Westworld showrunner Jonathan Nolan has one word for scientists working on creating true artificial intelligence: “Stop.”
The HBO writer-producer and his partner Lisa Joy were interviewed about the current season for Esquire‘s upcoming May 1 issue and were asked what they would tell AI designers given all their research into the subject for their sci-fi hit series.
Joy had a bit more to add beyond Nolan’s single-word warning: “Being careful of hubris is as important as knowing the technology that you are developing. See in yourself and other people the capacity both for evil and for good. Know that the machines you build, your creations, will bear your fingerprints to some degree. And not necessarily the fingerprints you intentionally left but the ones that kind of grazed it unintentionally. It’s important to have people who will question you occasionally.”
Westworld returned Sunday night with a riveting and violent premiere episode (clear up your confusion with EW’s recap here).
Previously, Joy talked to EW about the threat of AI from the other side of things, the human side, and how when warning about AI that people tend to overlook its effect on isolating people more from each other.

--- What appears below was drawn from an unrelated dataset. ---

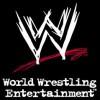 WWE, World Wrestling Entertainment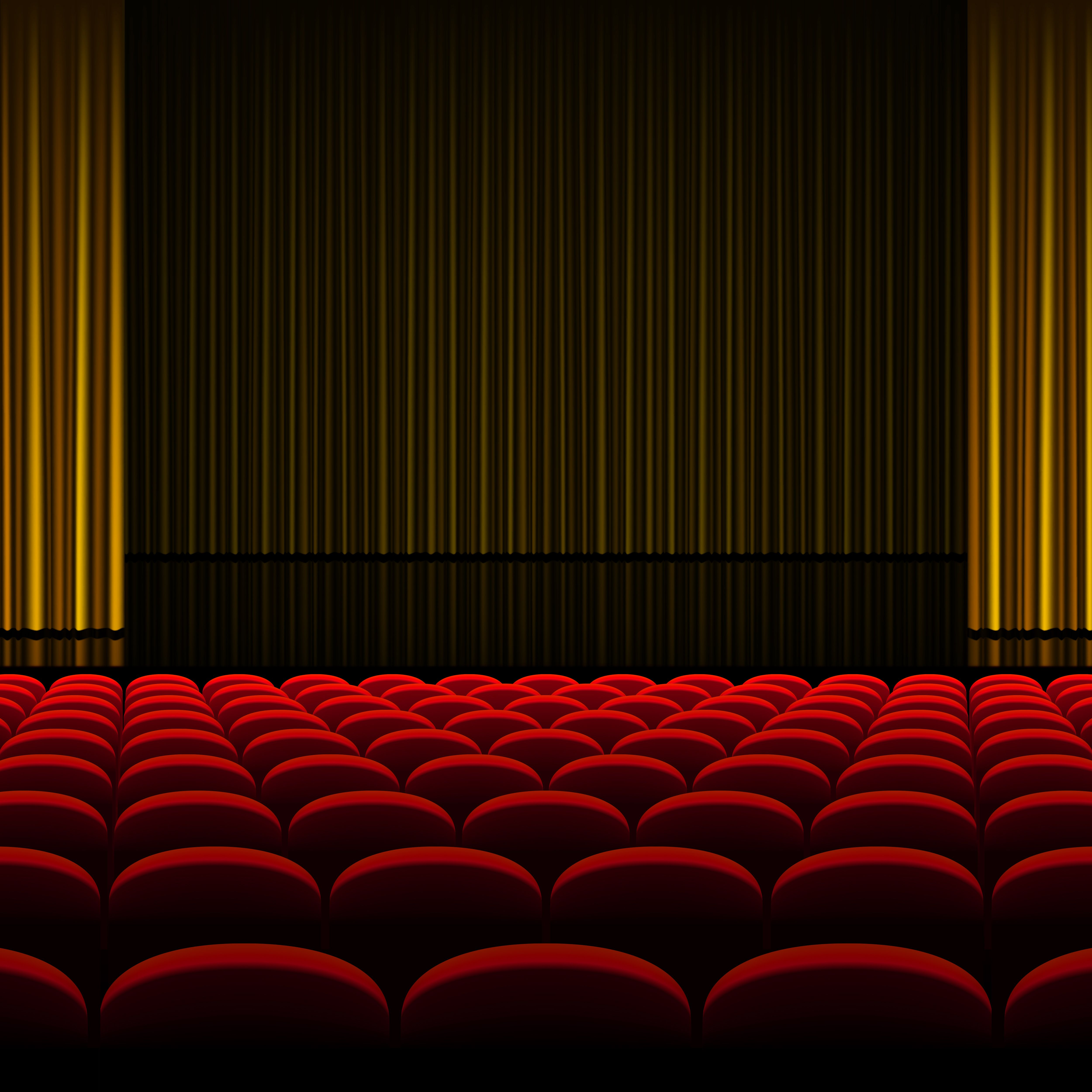 Theater Background Gallery Yopriceville High Quality Images And Transparent Png Free Clipart Home Cinema Room Background Photography Backdrop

“There’s also what will happen with emotional intimacy when you’re forging a connection with creatures that are artificial,” she said. “They’ve done these tests where you can talk to a ‘bot and it’s almost as good as talking to a psychologist. People just need someone to listen to them sometimes and that’s easy code — really easy. So many of our drives are just primary colors, which is something that’s both beautiful and tragic about us. So many of us feel alone. But that feeling of loneliness is one of the fundamental building blocks of our collective psyches. It’s just going to open up so many question … One day they won’t have to even go out to dinner because they can just hook up into a VR machine and imagine the taste. We’re getting further and further from a tactile universe. Maybe I’m a Luddite in that way, but I prefer a board game in front of the fire. And that’s actually why Westworld was created within our story. We allude to it, but it’s that people without money have to settle for VR and AR. But once you get to the point where you can afford a trip to Westworld, you want that because you can feel the difference. You’re walking around smelling the air and touching the things. Technology takes us further and further away from, yet also takes us closer and closer to, the things we want in our lives.”